Now more than ever, data and privacy protection play a fundamental role in running a business both ethically and correctly. Who complied with The General Data Protection Regulation (GDPR) back in 2018 perfectly knows that.
In this case, however, we shall focus on the privacy law recently announced in California, which is similar to GDPR but not identical: the CCPA.
Be careful, though, because this law is not intended to replace any existing Californian data privacy laws.
If you’re not up to date on this new entry, take a look at this article.
The California Consumer Privacy Act (CCPA) came into effect in January 2020, intending to extend California consumers’ privacy rights.
But what is that about? Basically, this law allows consumers to have more control over their personal data and, at the same time, forces businesses to follow specific rules.
Despite this new law, the California Online Privacy Protection Act (CalOPPA), Shine the Light, and Privacy Rights for California Minors in the Digital World are still in force.
So be ready to be fully compliant with all of them.
The CCPA refers to consumers as “California residents”. That means businesses must take into consideration both Californians currently in the state and those travelling abroad.
Particular attention is paid to minors (younger than 13) whose parents need to give or withhold consent. Guys between 13 and 16 years old can instead personally give consent.
Now, if you’re wondering which kind of customers get to be protected, the answer is simple. The CCPA encloses any type of consumers, from those of goods and services to employees.
There’s a significant amount of personal data the CCPA refers to. Among these, direct and indirect identifiers, biometric and geolocation data, internet activity and sensitive information.
Aggregate and anonymous data are, on the other hand, exempt from the law. But what can consumers do about that? California residents have the right to request disclosure and deletion of data collected unless they are necessary to perform a contract and be informed about the use of their personal information. Moreover, they are empowered with the right to obtain a copy of personal data through the “verified consumer requests” option.
The CCPA has formulated strict guidelines about the kind of business involved. The Act does not apply to nonprofit organizations or government agencies.
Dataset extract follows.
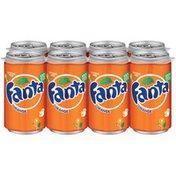 Fanta Soda, Orange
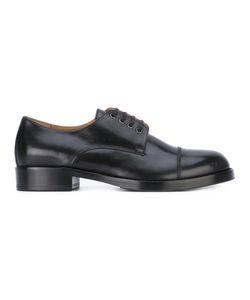 Société Anonyme | Classique Shoes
By contrast, you need to be compliant with the CCPA if you run a business that:
has annual gross revenue in excess of $25m;
buys, receives, sells or shares the personal information of 50,000 or more Californian residents, households or devices per year;
derives more than 50% of annual revenue from selling California consumers’ personal information.
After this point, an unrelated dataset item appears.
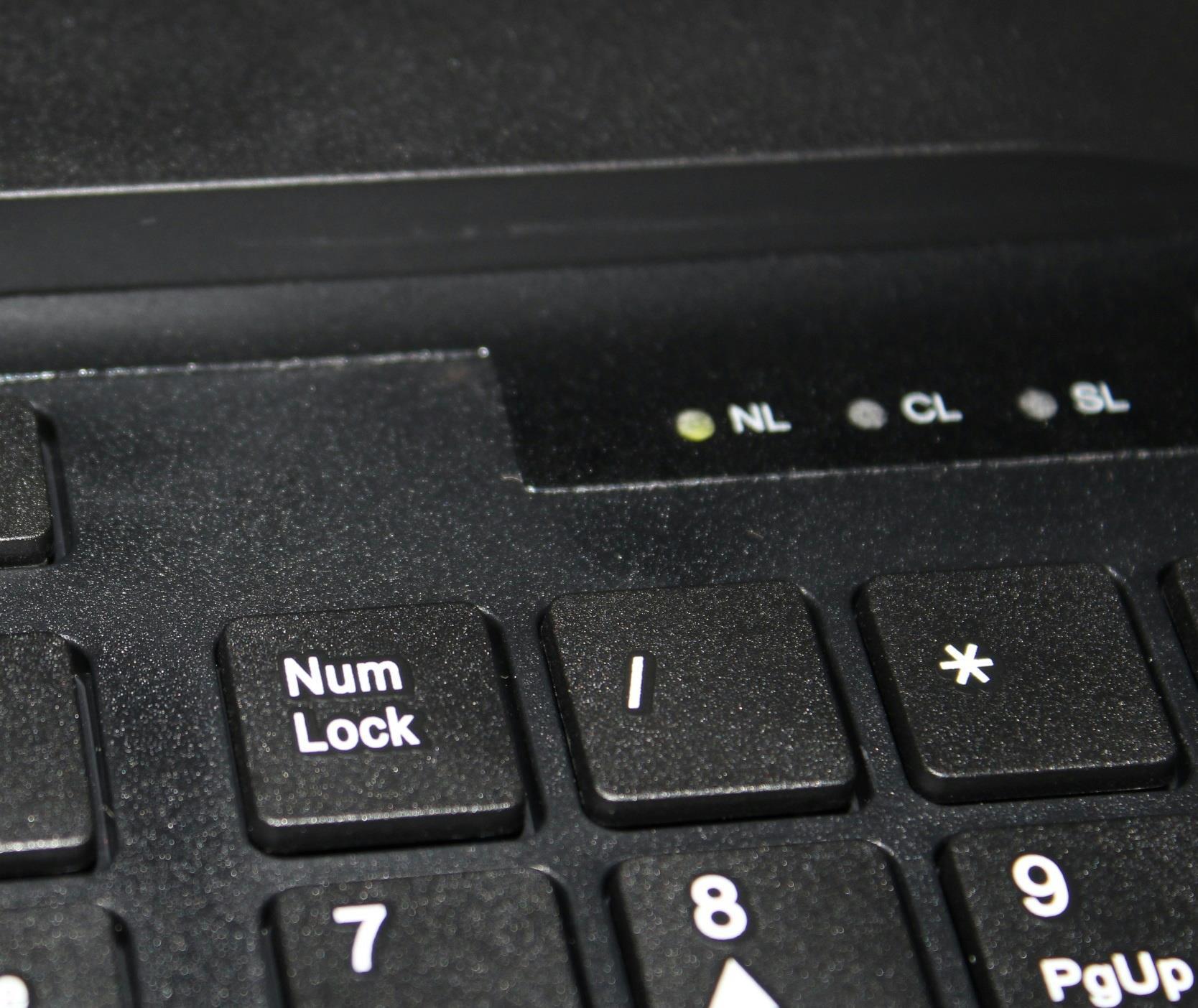 Key Source International 1700 SX Series KSI-1700-SX HB-7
What about duties and obligations? First of all, businesses are required to add a “Do Not Sell My Personal Information” link on their website. In so doing, they allow customers to withdraw consent about selling their data. Then, they must inform consumers about the kind of data collected and how they’ll be used. Last but not least, businesses must delete the consumers’ personal information when requested, still ensuring equal services and price.
Violating this law may cause serious damage to businesses as the cost for non-compliance is high. In fact, fines can amount to $2,500 per violation and $7,500 per intentional violation.
However, when CCPA is violated, businesses are given the possibility to cure the violation within a 30-day notice period.
But this is not the only financial risk. The CCPA also legitimate the private right of action, meaning that citizens can sue companies and possibly get an award of $100 to $750.